WHAT YOU SHOULD DO
Write out exactly the lines of the entries below from the one holding "scientific name: Madoqua" to the one holding "family: Felidae", inclusive, and leave out all other lines.

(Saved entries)
============================================================
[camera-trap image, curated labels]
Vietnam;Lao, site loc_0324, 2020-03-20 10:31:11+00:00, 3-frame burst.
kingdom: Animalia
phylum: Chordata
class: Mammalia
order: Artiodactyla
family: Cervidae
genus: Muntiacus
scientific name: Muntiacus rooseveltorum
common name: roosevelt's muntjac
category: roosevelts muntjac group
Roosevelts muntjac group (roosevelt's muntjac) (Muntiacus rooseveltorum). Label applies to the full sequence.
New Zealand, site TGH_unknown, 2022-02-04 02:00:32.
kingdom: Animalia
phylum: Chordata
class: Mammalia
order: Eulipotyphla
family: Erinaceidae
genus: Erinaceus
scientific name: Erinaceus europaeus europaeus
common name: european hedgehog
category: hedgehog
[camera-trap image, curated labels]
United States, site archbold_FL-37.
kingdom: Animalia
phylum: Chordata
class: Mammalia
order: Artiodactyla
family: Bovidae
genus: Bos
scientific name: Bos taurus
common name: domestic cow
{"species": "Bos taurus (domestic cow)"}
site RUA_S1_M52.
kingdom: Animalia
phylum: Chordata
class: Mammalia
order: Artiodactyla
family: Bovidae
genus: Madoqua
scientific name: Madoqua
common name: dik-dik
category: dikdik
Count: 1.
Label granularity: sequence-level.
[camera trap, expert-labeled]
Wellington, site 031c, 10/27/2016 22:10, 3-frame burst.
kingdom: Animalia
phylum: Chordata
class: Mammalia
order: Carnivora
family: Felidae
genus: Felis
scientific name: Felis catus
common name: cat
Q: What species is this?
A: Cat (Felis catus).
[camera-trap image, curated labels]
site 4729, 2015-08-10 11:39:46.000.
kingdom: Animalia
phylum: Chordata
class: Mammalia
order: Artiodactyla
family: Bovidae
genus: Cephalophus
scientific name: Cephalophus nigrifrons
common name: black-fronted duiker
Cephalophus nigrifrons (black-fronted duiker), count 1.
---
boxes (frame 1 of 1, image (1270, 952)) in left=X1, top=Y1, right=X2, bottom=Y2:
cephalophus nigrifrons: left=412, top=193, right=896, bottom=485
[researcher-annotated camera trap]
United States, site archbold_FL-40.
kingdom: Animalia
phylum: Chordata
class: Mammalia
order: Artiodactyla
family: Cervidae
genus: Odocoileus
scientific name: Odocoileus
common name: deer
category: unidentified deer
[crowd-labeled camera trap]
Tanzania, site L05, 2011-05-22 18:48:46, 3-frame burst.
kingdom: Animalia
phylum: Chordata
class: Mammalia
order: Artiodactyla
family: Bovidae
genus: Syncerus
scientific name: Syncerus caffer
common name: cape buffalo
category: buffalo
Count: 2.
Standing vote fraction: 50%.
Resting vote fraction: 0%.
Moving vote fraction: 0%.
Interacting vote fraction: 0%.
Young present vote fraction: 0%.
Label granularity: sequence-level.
============================================================
SOLUTION
scientific name: Madoqua
common name: dik-dik
category: dikdik
Count: 1.
Label granularity: sequence-level.
[camera trap, expert-labeled]
Wellington, site 031c, 10/27/2016 22:10, 3-frame burst.
kingdom: Animalia
phylum: Chordata
class: Mammalia
order: Carnivora
family: Felidae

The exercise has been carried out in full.